TO DO ::
Copy out all of the material below, line for line and unchanged, leaving out the pictures.

ENTRIES PROVIDED ::

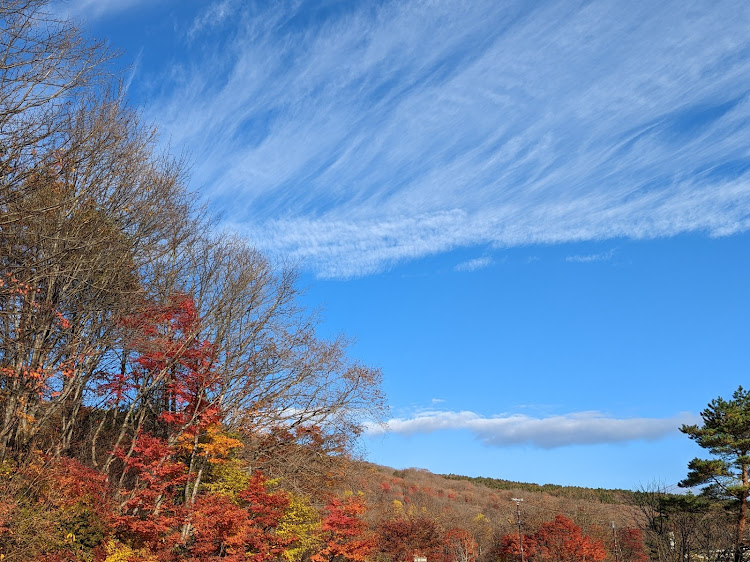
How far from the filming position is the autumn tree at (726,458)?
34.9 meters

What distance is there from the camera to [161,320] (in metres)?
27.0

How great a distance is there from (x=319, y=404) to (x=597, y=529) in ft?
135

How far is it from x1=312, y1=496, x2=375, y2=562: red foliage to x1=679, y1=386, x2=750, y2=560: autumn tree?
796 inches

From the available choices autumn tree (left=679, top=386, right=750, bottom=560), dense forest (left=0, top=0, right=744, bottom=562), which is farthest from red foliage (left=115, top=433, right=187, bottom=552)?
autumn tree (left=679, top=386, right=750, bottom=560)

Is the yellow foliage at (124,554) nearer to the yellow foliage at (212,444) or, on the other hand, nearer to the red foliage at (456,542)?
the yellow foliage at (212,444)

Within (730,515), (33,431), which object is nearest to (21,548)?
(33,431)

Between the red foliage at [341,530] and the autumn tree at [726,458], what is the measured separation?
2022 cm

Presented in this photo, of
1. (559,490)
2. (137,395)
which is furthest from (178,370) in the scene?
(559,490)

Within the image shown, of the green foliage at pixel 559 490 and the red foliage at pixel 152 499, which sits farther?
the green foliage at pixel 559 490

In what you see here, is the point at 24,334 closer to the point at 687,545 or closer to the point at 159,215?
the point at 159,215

EXERCISE SOLUTION ::
How far from the filming position is the autumn tree at (726,458)?
34.9 meters

What distance is there from the camera to [161,320] (in metres)?
27.0

How great a distance is there from (x=319, y=404) to (x=597, y=529) in ft?
135

How far is it from x1=312, y1=496, x2=375, y2=562: red foliage to x1=679, y1=386, x2=750, y2=560: autumn tree?
796 inches

From the available choices autumn tree (left=679, top=386, right=750, bottom=560), dense forest (left=0, top=0, right=744, bottom=562), which is farthest from red foliage (left=115, top=433, right=187, bottom=552)?
autumn tree (left=679, top=386, right=750, bottom=560)

Is the yellow foliage at (124,554) nearer to the yellow foliage at (212,444) or, on the other hand, nearer to the red foliage at (456,542)?
the yellow foliage at (212,444)

Within (730,515), (33,431), which object is nearest to (21,548)?
(33,431)

Between the red foliage at [341,530] and the autumn tree at [726,458], what is the measured separation?
2022 cm

Presented in this photo, of
1. (559,490)
2. (137,395)
which is furthest from (178,370) in the scene?
(559,490)

Within the image shown, of the green foliage at pixel 559 490 and the red foliage at pixel 152 499, which sits farther?
the green foliage at pixel 559 490

In what you see here, is the point at 24,334 closer to the point at 687,545 or closer to the point at 159,215?
the point at 159,215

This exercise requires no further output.